▶ [Exercise goal]: Can you write out the rows from the first one through the line with "17.4 metres", renaming "snow-covered walkway" to "icy footpath" and leaving everything else as it is?

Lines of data

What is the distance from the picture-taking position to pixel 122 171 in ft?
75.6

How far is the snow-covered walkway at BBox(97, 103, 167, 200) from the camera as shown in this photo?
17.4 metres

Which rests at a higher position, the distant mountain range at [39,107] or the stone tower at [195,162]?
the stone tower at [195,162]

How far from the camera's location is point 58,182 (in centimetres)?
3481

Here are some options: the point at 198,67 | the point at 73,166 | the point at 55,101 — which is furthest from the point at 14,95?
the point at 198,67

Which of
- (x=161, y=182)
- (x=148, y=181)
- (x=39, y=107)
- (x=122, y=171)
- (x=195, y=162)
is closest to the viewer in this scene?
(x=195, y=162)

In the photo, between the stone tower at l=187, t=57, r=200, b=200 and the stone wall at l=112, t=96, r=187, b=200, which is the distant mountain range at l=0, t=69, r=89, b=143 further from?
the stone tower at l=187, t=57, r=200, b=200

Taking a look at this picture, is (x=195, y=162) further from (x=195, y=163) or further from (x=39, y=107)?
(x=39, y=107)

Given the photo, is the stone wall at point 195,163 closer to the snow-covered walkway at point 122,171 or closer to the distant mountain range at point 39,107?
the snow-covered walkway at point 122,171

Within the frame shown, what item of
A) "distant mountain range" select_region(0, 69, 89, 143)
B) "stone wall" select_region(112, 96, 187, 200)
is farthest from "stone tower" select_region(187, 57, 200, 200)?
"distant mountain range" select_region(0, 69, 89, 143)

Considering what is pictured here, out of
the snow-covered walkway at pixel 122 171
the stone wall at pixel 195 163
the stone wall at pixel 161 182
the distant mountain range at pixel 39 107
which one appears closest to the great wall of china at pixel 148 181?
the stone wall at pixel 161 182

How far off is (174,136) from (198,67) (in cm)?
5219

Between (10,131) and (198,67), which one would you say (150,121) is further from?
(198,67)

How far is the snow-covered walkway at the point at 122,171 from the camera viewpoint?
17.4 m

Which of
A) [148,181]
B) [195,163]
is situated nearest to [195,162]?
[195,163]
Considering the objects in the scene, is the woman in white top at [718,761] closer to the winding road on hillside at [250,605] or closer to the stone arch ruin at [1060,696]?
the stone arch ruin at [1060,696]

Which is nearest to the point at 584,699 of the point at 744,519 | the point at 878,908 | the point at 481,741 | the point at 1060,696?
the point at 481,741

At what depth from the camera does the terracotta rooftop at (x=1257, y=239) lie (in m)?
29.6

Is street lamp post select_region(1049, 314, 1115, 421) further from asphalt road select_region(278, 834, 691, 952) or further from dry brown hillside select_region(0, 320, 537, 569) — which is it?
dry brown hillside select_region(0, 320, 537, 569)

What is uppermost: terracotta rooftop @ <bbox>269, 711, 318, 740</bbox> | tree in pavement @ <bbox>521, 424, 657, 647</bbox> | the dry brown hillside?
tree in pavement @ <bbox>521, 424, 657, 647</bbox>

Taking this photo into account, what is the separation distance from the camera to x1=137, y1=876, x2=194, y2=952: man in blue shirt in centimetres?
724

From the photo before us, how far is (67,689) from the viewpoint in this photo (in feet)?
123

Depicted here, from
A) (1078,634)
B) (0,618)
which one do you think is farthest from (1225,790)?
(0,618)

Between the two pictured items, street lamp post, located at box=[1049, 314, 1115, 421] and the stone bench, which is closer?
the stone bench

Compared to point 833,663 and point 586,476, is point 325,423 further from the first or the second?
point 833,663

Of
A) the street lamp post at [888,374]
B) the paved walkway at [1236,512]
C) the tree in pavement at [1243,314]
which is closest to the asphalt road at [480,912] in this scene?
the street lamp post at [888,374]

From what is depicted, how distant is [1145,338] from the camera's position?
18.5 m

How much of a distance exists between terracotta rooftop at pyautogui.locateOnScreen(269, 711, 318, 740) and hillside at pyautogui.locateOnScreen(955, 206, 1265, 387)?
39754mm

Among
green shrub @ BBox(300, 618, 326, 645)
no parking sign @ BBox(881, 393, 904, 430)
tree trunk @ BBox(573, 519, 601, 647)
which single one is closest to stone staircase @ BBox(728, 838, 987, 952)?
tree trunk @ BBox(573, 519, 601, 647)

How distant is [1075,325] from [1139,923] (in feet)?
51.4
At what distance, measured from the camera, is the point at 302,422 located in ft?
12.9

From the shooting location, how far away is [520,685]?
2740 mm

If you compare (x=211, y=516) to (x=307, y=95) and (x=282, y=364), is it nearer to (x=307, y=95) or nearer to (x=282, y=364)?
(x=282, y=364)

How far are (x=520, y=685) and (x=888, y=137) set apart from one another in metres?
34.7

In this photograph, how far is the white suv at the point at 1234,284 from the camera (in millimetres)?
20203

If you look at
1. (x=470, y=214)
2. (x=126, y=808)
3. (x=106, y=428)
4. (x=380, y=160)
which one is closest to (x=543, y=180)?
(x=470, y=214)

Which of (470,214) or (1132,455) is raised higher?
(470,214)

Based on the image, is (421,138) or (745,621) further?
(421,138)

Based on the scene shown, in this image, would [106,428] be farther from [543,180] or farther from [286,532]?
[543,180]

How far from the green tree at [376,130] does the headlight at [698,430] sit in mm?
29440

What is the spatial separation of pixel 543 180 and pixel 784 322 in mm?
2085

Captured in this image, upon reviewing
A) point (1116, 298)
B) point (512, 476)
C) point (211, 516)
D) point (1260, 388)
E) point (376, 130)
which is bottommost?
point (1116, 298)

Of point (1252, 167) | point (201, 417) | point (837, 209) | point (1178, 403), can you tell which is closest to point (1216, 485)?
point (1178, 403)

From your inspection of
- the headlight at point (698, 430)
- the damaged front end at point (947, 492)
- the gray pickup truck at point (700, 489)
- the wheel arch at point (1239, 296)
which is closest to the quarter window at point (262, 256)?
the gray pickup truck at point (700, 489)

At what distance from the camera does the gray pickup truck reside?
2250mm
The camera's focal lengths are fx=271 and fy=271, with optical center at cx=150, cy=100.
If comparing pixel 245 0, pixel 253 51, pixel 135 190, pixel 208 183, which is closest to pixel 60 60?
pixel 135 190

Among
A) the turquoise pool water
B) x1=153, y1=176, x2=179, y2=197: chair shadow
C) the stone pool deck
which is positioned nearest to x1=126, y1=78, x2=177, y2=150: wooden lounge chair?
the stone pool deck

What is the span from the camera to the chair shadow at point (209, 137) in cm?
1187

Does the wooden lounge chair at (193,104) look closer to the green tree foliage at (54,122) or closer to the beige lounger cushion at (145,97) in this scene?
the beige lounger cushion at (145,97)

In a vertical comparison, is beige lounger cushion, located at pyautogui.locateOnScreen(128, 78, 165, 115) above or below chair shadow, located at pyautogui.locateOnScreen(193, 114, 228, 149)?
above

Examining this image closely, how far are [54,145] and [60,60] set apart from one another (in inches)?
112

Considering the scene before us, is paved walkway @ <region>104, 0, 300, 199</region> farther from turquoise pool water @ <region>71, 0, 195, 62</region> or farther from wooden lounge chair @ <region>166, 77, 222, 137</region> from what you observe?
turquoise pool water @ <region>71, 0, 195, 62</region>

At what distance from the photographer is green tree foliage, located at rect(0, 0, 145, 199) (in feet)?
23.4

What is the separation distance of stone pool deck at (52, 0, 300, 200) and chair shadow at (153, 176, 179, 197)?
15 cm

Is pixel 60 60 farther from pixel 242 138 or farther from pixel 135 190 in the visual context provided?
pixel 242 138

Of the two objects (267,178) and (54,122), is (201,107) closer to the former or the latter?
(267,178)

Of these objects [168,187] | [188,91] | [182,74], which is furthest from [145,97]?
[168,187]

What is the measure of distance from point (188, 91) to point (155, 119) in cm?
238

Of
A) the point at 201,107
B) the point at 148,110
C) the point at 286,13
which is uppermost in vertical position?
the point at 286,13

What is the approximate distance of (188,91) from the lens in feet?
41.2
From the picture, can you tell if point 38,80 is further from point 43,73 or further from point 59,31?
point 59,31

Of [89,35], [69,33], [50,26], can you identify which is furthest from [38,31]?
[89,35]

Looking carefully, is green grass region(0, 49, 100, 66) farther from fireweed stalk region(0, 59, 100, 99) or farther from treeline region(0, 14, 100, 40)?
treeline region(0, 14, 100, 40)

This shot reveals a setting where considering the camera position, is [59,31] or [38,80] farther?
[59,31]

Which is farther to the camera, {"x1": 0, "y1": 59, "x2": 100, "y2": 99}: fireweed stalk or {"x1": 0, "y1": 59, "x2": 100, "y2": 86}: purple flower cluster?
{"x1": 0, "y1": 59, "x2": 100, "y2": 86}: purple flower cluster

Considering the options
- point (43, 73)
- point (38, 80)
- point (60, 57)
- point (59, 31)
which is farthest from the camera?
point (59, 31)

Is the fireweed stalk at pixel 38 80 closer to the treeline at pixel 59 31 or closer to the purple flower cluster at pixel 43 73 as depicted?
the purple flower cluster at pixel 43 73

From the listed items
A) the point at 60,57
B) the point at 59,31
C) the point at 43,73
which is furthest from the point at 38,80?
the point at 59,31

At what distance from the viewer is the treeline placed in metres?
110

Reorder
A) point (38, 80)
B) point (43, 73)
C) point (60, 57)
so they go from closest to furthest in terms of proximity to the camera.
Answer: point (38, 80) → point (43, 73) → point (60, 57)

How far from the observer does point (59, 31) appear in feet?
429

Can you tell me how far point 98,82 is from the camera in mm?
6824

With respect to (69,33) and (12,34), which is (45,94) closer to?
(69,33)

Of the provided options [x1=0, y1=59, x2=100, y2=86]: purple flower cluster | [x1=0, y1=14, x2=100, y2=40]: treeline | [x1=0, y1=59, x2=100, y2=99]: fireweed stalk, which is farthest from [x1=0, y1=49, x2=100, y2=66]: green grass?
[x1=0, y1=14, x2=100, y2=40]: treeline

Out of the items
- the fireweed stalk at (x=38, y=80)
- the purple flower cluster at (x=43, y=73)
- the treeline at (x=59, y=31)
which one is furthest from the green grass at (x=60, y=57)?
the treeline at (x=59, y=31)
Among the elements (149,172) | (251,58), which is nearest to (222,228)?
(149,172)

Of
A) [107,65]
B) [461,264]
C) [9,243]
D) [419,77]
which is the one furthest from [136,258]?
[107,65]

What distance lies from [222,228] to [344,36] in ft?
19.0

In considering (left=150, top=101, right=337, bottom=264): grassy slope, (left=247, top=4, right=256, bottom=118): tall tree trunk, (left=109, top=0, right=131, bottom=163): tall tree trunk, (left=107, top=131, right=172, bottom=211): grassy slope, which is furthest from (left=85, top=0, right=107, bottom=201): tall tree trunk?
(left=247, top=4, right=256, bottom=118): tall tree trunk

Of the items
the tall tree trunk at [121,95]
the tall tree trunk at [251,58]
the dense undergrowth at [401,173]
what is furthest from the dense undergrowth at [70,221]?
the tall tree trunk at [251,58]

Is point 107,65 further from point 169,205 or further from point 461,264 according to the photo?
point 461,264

▶ [The solution]:
What is the distance from the picture-taking position to pixel 122 171 in ft?
75.6

How far is the icy footpath at BBox(97, 103, 167, 200) from the camera as shown in this photo?
17.4 metres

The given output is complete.